***** Task input
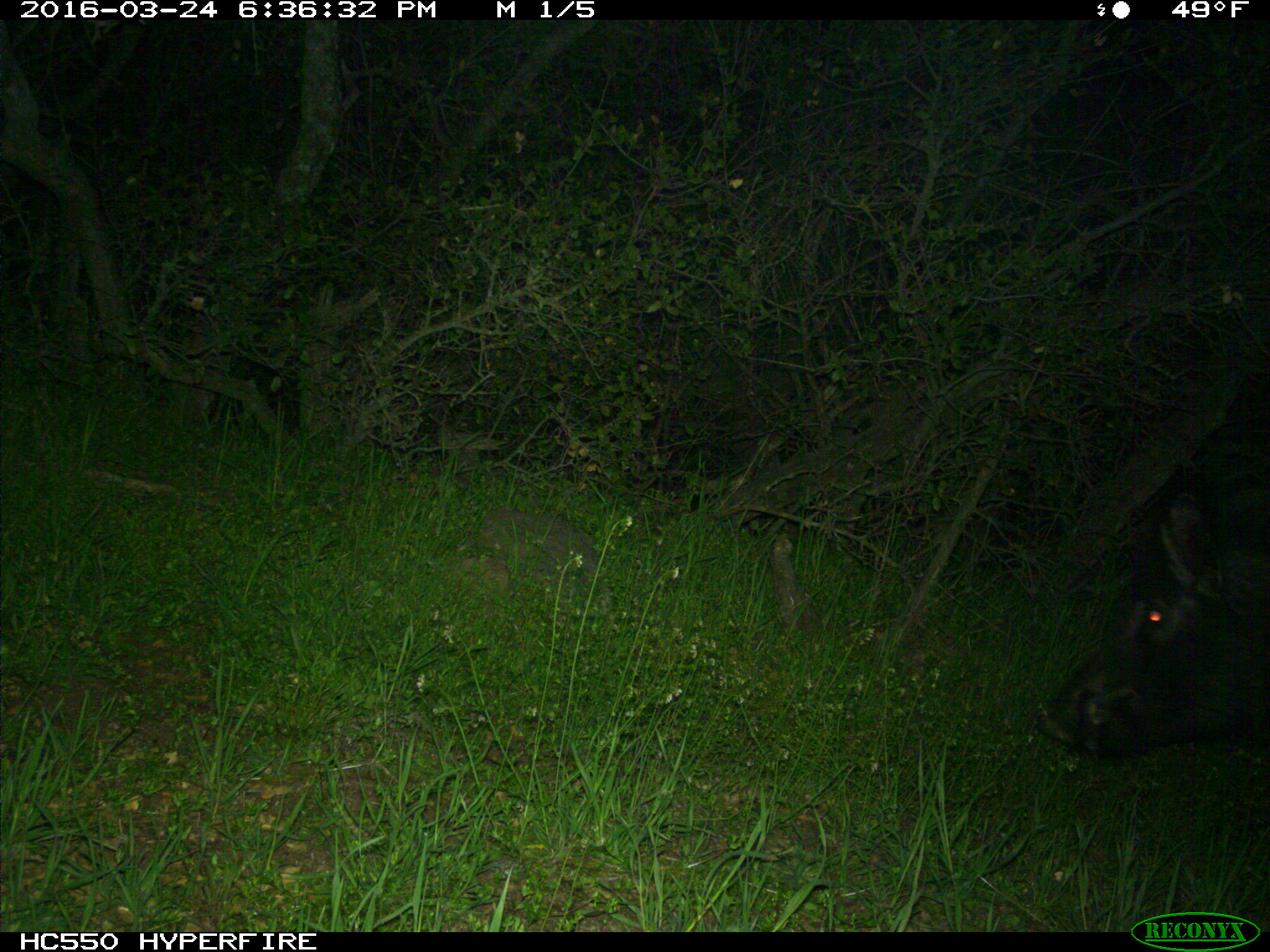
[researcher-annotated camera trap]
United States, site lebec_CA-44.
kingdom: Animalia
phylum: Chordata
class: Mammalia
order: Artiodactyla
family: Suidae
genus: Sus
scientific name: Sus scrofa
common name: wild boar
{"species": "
**********
Return all entries preceding this task exactly as they stand, leaving any picture out.

- _Solution for this task_
[researcher-annotated camera trap]
United States, site lebec_CA-44.
kingdom: Animalia
phylum: Chordata
class: Mammalia
order: Artiodactyla
family: Suidae
genus: Sus
scientific name: Sus scrofa
common name: wild boar
{"species": "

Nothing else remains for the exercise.